Seqanswers Leaderboard Ad

Collapse

Announcement

Collapse
No announcement yet.
X
 
  • Filter
  • Time
  • Show
Clear All
new posts

  • remove rRNA/tRNA from miRNA seq data

    Hi All,

    I am beginner at miRNA analysis. Now I am working on miRNA annotation.I have been working on it for several days but still have no idea how to do it.
    What I want is to annotate and remove rRNA/tRNA from my total data. Could anybody give me some guidelines or provide some resources?

    I know I should blast against Rfam. And probably I should use blastn. But I haven't been able to get what I mentioned above. I would appreciate if somebody can help me on it.

    Thanks!

  • #2
    I am really stuck here. It would be quite helpful if anybody can provide me some examples on how to blast against Rfam.

    Comment


    • #3
      Hi there, the rRNA sequences should be available in NCBI if your genome is sequenced - and get your tRNA sequences from Rfam, which is available through Biomart here: http://xfam-biomart.sanger.ac.uk/ - download the tRNA sequences for your genome.
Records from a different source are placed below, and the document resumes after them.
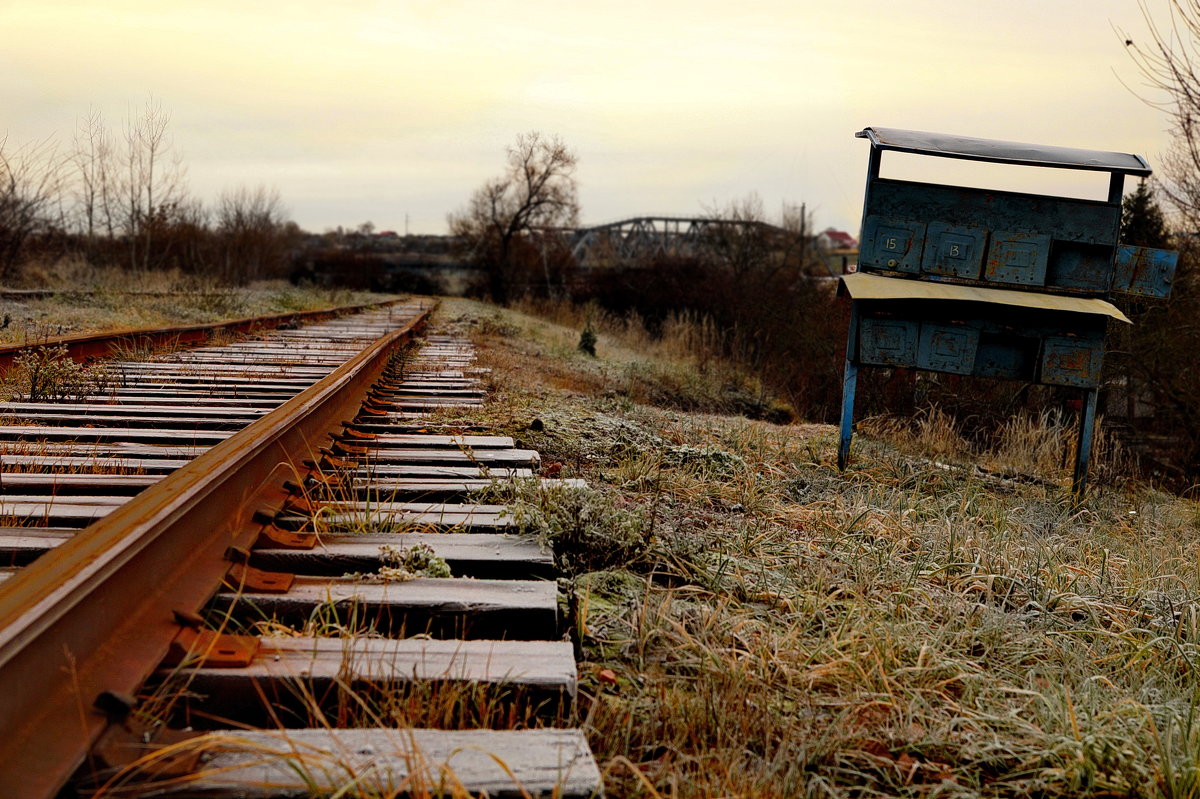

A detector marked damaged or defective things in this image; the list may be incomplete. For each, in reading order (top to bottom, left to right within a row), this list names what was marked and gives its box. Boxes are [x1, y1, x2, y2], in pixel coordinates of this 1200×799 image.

rusty railroad track [0, 302, 600, 799]
rusted blue equipment panel [840, 126, 1176, 500]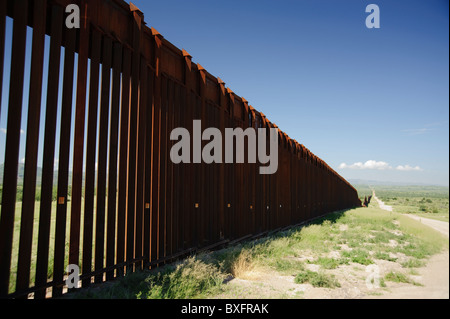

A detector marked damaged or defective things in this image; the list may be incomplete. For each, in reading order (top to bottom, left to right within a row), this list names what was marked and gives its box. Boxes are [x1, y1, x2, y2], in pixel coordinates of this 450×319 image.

rusty metal border fence [0, 0, 358, 300]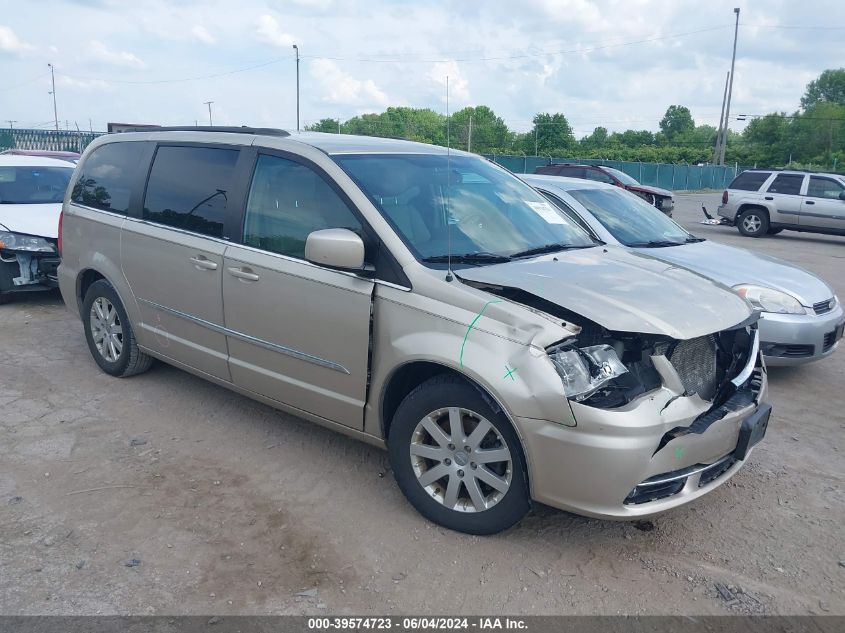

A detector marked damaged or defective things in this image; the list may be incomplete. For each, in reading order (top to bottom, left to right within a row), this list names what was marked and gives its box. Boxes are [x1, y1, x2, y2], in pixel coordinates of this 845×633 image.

broken headlight [0, 231, 56, 253]
damaged minivan [0, 154, 74, 300]
damaged minivan [57, 130, 772, 532]
broken headlight [548, 346, 628, 400]
crumpled front end [516, 316, 768, 520]
broken headlight [732, 286, 804, 314]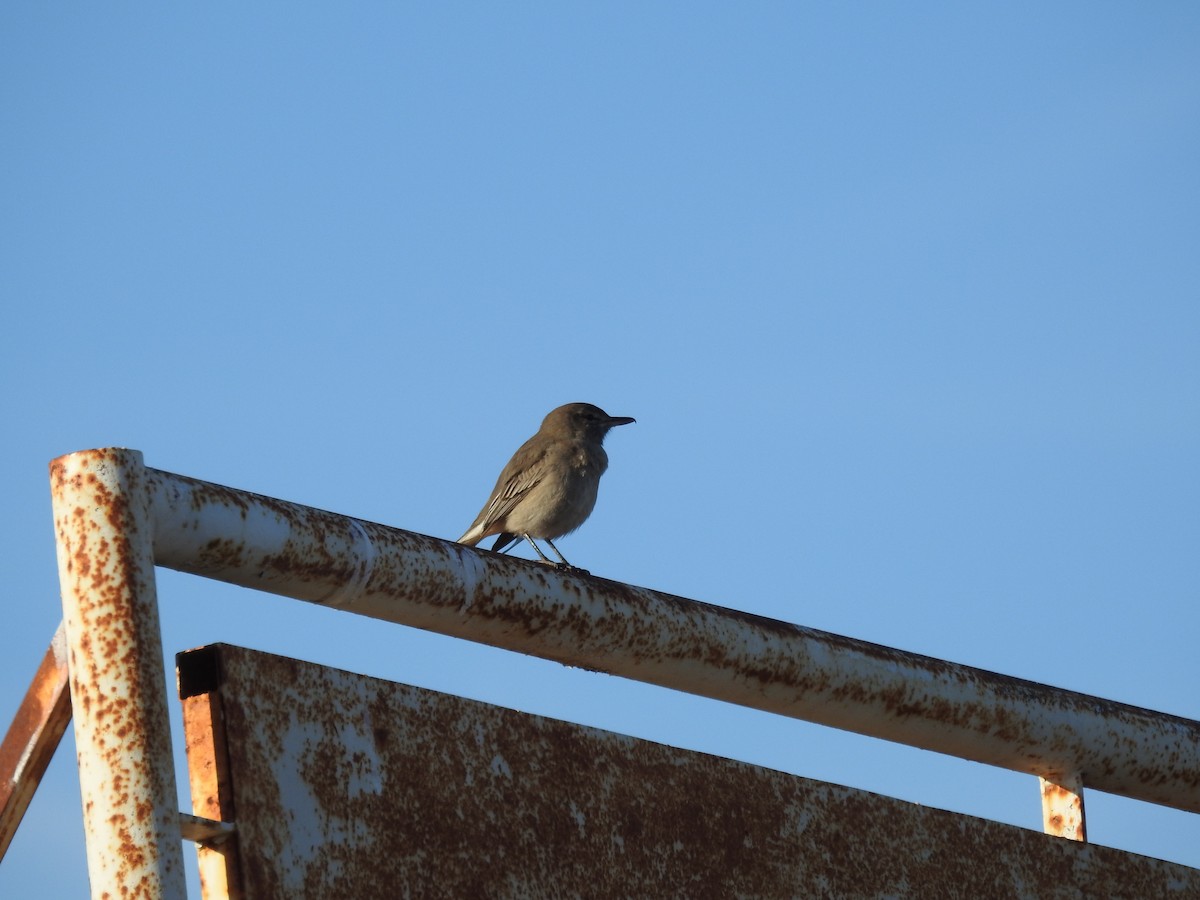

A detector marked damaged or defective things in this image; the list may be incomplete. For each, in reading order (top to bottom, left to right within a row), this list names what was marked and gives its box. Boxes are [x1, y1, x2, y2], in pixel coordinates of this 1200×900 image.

rusty metal panel [0, 624, 71, 864]
rusty metal panel [49, 451, 186, 900]
rusty metal pipe [51, 453, 187, 897]
rusty metal pipe [140, 465, 1200, 816]
rusty metal panel [142, 460, 1200, 820]
rusty metal panel [177, 648, 1200, 900]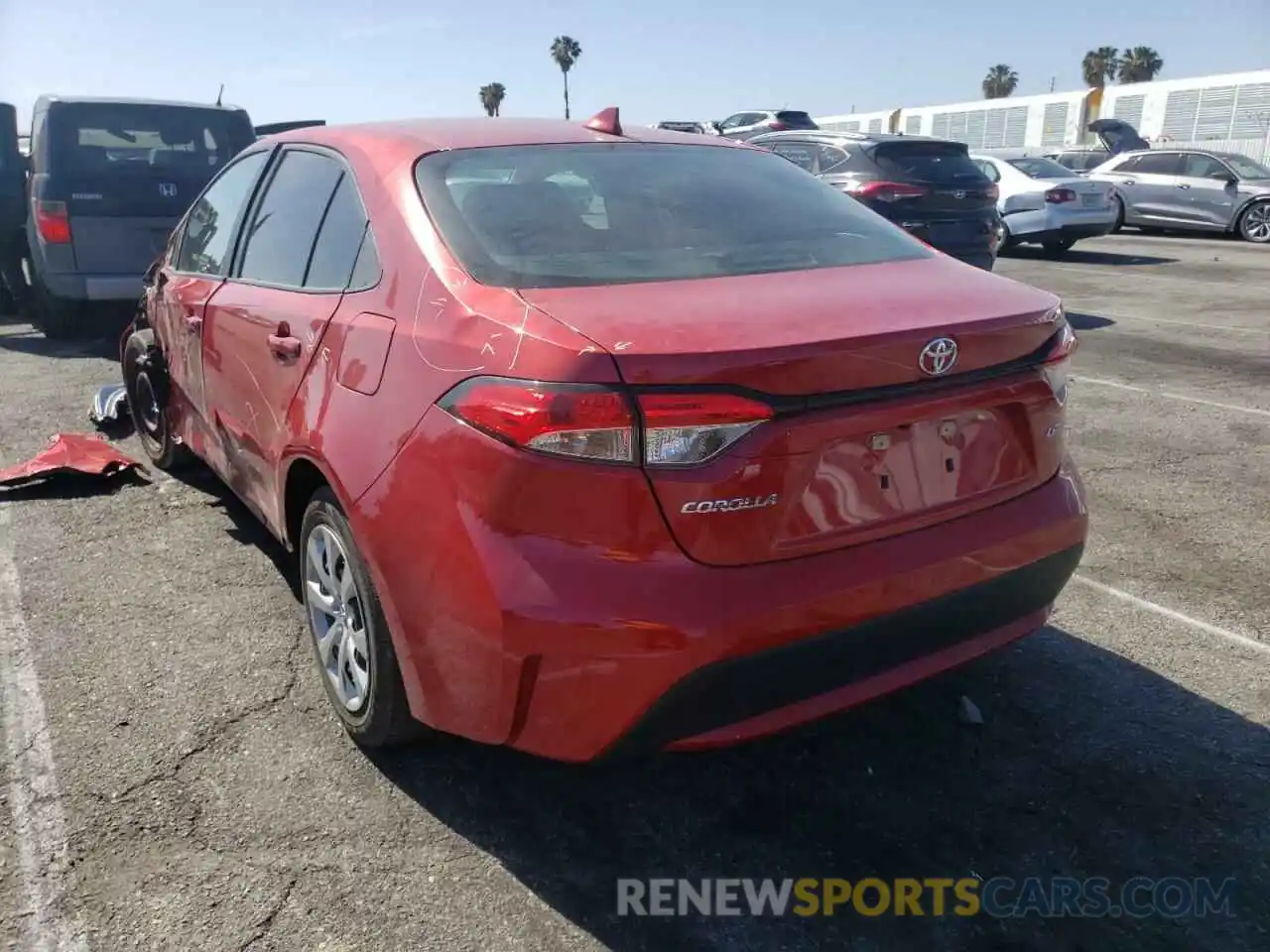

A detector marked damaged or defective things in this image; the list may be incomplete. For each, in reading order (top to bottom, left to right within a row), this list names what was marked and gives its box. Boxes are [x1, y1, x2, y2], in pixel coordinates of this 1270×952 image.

damaged red car body [123, 107, 1086, 767]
      Then create a multi-FASTA file with all the rRNA and tRNA sequences inside it, build a Bowtie index of this multi-FASTA file, and align your reads against it.

      You can keep the unaligned reads then which do not map to rRNA or tRNA.

      For example:

      bowtie --best --un <unaligned_reads_file.fq> index_of_rRNAs_and_tRNAs <input_fastq_file>

      That should do the trick, then align unaligned_reads_file.fq against your genome.

      Comment


      • #4
        Originally posted by adam_ie View Post
        Hi there, the rRNA sequences should be available in NCBI if your genome is sequenced - and get your tRNA sequences from Rfam, which is available through Biomart here: http://xfam-biomart.sanger.ac.uk/ - download the tRNA sequences for your genome.

        Then create a multi-FASTA file with all the rRNA and tRNA sequences inside it, build a Bowtie index of this multi-FASTA file, and align your reads against it.

        You can keep the unaligned reads then which do not map to rRNA or tRNA.

        For example:

        bowtie --best --un <unaligned_reads_file.fq> index_of_rRNAs_and_tRNAs <input_fastq_file>

        That should do the trick, then align unaligned_reads_file.fq against your genome.
        Hi Adam,

        Your guidelines are very helpful! I am new in this area and I have been looking for ways to download rRNA/tRNA data. Bowtie can do the job, but blastn should preform better as is suggested in some literature I got. Is it correct? Do you have any idea on how to use blastn to perform this work?

        Comment


        • #5
          Bowtie2 ... not bowtie ... will perform what you want much faster and probably better than blast. Bowtie2, as adam_ie suggests, will create an output file of unaligned sequences. Blast will not do this thus you will have to run additional steps to parse the Blast output.

          If you are looking at literature that is over 2 years old and/or does not talk specifically about bowtie2 versus blastn then I suggest just ignoring that literature's advice.

          Comment


          • #6
            Originally posted by westerman View Post
            Bowtie2 ... not bowtie ... will perform what you want much faster and probably better than blast. Bowtie2, as adam_ie suggests, will create an output file of unaligned sequences. Blast will not do this thus you will have to run additional steps to parse the Blast output.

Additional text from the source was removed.